Harus kukatakan rumah besar tiga tingkat di Bianca di Savoia, Lombardy itu punya kelasnya. Ruang tamunya yang besar dan elegant dengan sofa elegant dan karya seni yang ditata begitu rupa itu memperlihatkan kelas pemiliknya. Aku tak tahu siapa Fabricio Bova, tapi nampaknya jika dia berani menentang Gianni, dia punya latar belakang tak sederhana.
"Nona Tuan Bova akan menemuimu di ruang kerjanya. Mari saya antar Anda." Aku dikejutkan oleh seorang pelayan wanita yang datang ke ruang tamu.
Dia mengetuk pintu ruangan, sebelum sebuah sahutan persetujuan membuat wanita itu membuka pintu untukku.
"Sihlakan Nona." Dia mengantarku ke ruangan yang ternyata cukup besar itu, ada section perpustakaan di depannya dan di dalamnya ada ruang kerja dengan meja meeting yang cukup menampung 10 orang.
"Eliza, duduklah..." Fabrizio Bova melihatku datang. Dia bekerja dengan sweater wol abu-abu, sebuah kacamata tersampir membuat auranya terlihat lebih serius. Pria ini dengan penampilan apapun terlihat terlalu mempesona.
"Anda ingin teh atau kopi Nona?" Pelayannya bertanya dan mengalihkan perhatianku dari memandang Tuannya begitu lekat.
"Teh saja."
"Baik Nona."
"Sebentar aku akan menyelesaikan ini." Dia terlihat masih mengerjakan beberapa lembar dokumen di mejanya. Aku menunggu saja sampai dia selesai, jika dia tahu cara membantuku aku akan sangat berterima kasih. Tapi nampaknya bukan dengan memberiku pinjaman...
"Kau menemukan sesuatu kemarin? Sesuatu yang dia lakukan dengan adikmu?"
"Psychopath itu tak layak hidup." Aku mengatakan sebenarnya, jika dia ada didepanku sekarang aku ganti mencambuknya sampai luka.
"Hmm aku hanya mendengar seseorang pernah mengatakannya. Well, ternyata itu benar kemudian." Dia nampaknya menyelesaikan pekerjaannya dan sekarang melihat ke arahku.
"Bagaimana kau bisa membantuku? Apa yang harus kulakukan ..."

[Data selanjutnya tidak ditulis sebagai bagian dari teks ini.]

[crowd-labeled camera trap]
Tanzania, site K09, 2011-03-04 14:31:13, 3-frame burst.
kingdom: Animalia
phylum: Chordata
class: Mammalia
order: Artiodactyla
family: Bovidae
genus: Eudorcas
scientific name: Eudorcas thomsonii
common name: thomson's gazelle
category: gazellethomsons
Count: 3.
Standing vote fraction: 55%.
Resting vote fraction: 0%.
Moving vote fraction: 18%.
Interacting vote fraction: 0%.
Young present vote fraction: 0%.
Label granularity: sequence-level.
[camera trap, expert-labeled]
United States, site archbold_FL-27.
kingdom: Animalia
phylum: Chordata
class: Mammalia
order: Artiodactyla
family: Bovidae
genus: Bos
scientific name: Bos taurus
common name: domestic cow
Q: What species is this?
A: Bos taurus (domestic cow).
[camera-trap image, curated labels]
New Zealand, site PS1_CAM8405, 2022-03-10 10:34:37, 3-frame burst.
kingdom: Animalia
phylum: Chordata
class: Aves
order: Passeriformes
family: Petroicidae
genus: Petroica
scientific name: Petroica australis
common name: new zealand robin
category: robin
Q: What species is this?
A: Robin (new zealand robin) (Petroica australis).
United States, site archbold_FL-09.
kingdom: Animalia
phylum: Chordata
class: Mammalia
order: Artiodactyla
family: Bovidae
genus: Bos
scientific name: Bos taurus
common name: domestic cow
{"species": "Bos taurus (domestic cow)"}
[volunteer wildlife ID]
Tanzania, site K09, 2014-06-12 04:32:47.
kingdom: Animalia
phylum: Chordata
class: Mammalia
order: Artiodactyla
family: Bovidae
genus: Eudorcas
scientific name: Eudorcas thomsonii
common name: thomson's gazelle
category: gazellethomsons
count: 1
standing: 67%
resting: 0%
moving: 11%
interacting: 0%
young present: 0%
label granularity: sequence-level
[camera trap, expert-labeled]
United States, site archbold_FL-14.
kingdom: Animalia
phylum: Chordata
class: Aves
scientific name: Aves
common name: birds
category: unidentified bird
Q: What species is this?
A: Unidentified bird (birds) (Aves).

"Kau harus membantu dirimu sendiri tepatnya, aku akan berusaha memfasilitasi ini. Kau tidak sadar parlemen sudah mengeluarkan undang-undang baru berberapa tahun lalu soal pinjaman mencekik leher ini. Pinjaman seperti yang dilakukan oleh Andriano Gianni sebenarnya tak diperbolehkan."
"Aku tak tahu..." Bagaimana aku tahu, politik dan hukum bukan bidangku lagipula selama beberapa tahun ini aku berada di Spanyol. "Apa kau seorang pengacara?"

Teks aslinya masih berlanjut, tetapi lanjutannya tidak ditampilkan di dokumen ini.